Neuroscience research technician

Mentor Areas

The long-term goal of our research is to identify the neuronal circuits and neuronal codes that support hearing and auditory memory and learning in complex acoustic environments. Auditory perception is shaped by the interaction of sensory inputs with our experiences, emotions, and cognitive states. Decades of research have characterized how neuronal response properties to basic sounds, such as tones or whistles, are transformed in the auditory pathway of passively listening subjects. Much less well-understood is how the brain creates a perceptual representation of a complex auditory scene, i.e., one that is composed of a myriad of sounds, and how this representation is shaped by learning and experience. 

Over the last six years, our laboratory has made transformative progress in the quantitative understanding of neuronal circuits supporting dynamic auditory perception, through a combination of behavioral, electrophysiological, optogenetic and computational approaches. Specifically, we have:

• Discovered a novel role for the auditory cortex in learning-driven changes in auditory acuity;
• Discovered a novel intra-cortical circuit supporting adaptation to temporal regularities in sounds;
•  Identified computational mechanisms for encoding of complex sounds in the auditory cortex;
• Identified neural mechanisms underlying development of perception of environmental sounds and speech perception.

​With these findings, our laboratory is positioned to make a breakthrough in the computational and theoretical understanding of audition over the next few years.
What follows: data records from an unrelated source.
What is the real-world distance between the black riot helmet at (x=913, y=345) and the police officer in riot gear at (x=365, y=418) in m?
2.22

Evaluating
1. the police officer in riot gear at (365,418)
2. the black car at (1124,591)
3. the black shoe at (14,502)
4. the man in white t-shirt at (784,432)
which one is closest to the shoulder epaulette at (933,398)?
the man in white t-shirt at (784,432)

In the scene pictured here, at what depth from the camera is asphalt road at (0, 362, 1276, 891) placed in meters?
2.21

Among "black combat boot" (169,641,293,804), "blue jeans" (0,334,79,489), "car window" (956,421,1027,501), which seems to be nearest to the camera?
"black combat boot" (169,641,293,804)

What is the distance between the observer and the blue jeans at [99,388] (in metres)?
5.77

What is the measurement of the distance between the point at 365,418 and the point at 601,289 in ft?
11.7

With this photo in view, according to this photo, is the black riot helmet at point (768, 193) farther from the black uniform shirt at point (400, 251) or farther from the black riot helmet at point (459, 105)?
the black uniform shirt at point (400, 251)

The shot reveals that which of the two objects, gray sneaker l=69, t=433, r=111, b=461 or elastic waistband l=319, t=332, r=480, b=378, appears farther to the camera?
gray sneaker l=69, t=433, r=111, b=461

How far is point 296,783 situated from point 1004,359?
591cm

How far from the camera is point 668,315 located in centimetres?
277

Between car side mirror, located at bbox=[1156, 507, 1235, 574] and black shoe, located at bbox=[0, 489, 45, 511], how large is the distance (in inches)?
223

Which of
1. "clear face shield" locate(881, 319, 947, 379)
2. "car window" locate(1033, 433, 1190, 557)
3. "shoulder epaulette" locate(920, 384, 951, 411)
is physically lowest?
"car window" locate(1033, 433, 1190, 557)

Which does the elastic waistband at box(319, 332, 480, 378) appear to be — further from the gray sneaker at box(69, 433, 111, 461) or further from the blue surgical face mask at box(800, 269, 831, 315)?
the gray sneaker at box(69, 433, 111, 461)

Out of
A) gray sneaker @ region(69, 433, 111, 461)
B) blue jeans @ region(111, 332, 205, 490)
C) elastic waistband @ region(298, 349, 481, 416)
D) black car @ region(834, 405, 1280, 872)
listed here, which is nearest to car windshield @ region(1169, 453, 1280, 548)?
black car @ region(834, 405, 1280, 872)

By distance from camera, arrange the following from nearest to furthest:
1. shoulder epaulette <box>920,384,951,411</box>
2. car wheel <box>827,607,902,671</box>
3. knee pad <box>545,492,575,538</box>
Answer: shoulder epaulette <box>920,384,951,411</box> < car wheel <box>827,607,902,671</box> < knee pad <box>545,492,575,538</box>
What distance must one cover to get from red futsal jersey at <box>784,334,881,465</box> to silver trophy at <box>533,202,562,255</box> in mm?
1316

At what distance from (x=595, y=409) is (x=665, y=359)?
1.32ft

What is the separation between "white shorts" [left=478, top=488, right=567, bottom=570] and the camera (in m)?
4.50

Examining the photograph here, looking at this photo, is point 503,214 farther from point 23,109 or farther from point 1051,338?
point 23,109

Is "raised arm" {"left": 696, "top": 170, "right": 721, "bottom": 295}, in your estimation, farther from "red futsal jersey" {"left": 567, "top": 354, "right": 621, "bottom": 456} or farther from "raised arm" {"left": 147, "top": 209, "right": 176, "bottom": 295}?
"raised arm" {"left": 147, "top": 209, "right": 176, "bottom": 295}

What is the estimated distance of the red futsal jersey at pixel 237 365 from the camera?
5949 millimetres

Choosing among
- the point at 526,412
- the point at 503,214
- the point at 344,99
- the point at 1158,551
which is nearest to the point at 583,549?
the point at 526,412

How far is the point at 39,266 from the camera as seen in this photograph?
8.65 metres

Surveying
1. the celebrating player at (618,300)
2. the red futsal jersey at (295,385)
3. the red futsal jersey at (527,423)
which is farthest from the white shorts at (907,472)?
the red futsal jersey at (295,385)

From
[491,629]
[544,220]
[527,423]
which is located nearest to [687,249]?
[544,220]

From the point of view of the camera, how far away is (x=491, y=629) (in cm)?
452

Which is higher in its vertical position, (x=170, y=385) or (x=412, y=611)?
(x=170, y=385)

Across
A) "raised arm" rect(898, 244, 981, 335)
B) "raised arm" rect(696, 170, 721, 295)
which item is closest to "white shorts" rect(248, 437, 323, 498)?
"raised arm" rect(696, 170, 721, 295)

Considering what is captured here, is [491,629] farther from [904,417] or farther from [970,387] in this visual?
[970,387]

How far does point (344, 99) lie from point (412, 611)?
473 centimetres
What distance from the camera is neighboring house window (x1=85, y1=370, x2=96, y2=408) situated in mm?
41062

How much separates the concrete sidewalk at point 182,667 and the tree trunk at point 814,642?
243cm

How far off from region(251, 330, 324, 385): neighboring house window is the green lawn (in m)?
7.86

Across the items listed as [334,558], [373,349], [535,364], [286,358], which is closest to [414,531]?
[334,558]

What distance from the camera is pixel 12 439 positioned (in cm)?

Whereas the specific research projects in the laboratory focus on investigating distinct circuits involved in specific auditory functions, our aspiration is to develop a comprehensive computational framework for understanding neuronal dynamics in perception and memory. Our focus on the function these circuits in audition will pave the way for understanding processing across sensory modalities and brain regions.

Description:

We are a highly interactive and supportive community committed to training the next generation of scientists. The undergraduate technician would assist with behavioral training of mice, electrophysiological recordings, optogenetics, imaging and immunohistochemistry of brain tissue. There is also opportunity to collect your own data, analyze data and contribute directly to publications.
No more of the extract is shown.